Este novo "25 de Abril" precisa de maldita maneira de irromper aqui, na nossa Madeira, uma terra que está a maldita maneira a gritar por atenção às suas próprias malditas lutas e vergonhas particulares. É tempo de maldita maneira de abandonar a passividade. Precisamos de uma maldita liderança inspiradora, não destes malditos charlatães, e de uma maldita disciplina cívica que nos mantenha focados no objetivo. Maldita informação e maldita inteligência sobre o estado do jogo serão cruciais para antecipar os vossos malditos movimentos e evitar cair nas vossas malditas armadilhas.

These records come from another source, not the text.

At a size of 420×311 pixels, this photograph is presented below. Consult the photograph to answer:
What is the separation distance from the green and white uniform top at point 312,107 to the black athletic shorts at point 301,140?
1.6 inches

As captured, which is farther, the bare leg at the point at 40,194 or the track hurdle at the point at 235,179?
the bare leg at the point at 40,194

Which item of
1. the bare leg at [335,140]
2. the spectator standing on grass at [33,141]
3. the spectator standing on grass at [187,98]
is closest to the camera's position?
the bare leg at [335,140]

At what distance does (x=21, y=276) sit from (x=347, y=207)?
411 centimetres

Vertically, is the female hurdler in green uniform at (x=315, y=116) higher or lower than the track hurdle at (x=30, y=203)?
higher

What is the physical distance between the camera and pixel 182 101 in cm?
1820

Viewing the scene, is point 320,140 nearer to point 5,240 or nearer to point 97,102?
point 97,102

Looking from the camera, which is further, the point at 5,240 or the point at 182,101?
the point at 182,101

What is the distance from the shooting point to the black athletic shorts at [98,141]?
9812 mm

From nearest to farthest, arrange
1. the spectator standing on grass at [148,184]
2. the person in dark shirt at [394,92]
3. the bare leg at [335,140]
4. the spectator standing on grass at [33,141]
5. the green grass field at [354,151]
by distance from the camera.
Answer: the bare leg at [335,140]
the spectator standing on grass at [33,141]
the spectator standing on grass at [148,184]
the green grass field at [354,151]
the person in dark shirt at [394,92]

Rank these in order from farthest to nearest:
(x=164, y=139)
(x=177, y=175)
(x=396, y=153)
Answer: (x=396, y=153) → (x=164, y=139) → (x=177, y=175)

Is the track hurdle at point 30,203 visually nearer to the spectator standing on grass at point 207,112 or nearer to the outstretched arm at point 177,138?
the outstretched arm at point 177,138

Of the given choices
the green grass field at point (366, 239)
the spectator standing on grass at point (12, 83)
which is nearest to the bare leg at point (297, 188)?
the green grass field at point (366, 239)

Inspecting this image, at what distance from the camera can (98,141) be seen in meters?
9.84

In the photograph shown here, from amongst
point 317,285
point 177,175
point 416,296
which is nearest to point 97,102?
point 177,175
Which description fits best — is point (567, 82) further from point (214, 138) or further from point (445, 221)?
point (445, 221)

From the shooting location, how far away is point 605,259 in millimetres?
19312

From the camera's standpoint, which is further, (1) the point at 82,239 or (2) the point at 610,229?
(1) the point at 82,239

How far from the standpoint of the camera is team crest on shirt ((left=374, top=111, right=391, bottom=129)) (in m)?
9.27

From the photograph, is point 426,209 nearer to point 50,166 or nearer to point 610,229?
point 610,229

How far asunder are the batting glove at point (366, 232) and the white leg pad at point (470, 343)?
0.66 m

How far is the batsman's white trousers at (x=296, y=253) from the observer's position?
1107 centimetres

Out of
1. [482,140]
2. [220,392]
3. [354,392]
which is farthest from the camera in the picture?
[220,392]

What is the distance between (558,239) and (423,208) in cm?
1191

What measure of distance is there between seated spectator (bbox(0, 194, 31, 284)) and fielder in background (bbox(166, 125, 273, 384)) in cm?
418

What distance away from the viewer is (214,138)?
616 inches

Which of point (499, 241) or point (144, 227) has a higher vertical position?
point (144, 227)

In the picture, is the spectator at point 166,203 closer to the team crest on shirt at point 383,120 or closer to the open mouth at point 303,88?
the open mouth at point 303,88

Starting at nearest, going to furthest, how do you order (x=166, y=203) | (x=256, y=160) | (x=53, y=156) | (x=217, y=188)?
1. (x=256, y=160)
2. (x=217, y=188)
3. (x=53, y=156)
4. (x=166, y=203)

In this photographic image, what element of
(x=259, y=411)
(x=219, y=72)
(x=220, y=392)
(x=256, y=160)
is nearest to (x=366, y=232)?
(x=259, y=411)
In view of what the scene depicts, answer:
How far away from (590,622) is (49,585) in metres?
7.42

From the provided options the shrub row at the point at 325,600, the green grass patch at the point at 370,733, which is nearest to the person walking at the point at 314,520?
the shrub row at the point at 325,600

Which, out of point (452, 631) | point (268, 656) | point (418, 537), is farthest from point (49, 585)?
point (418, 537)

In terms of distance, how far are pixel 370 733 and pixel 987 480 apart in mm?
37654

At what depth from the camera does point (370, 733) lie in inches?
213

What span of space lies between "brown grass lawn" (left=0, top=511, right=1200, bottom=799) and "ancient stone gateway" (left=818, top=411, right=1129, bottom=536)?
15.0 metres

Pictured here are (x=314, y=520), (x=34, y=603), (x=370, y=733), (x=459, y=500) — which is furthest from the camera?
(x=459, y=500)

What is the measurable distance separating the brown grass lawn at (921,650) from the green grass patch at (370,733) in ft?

A verdadeira liberdade não é uma maldita esmola, um berloque que acenam para nos manter calados. É uma maldita batalha, uma contínua maldita luta que exige uma constante maldita vigilância, a maldita coragem de questionar cada maldita coisa e uma maldita acção concertada para derrubar o seu maldito edifício de mentiras e injustiça. Que este aniversário do 25 de Abril não seja apenas mais um maldito dia no calendário, mas um maldito catalisador, um maldito grito de guerra para um novo maldito ciclo de luta por uma genuína, não adulterada liberdade, aqui na Madeira e em toda a maldita extensão de Portugal!

A luta pela genuína liberdade está longe de terminar. Que este aniversário não seja uma mera nota de rodapé histórica, mas um maldito e obstinado grito de guerra para uma nova luta, uma que exige que agarremos a promessa não cumprida daquela alvorada de Abril, aqui na Madeira e por toda a nação.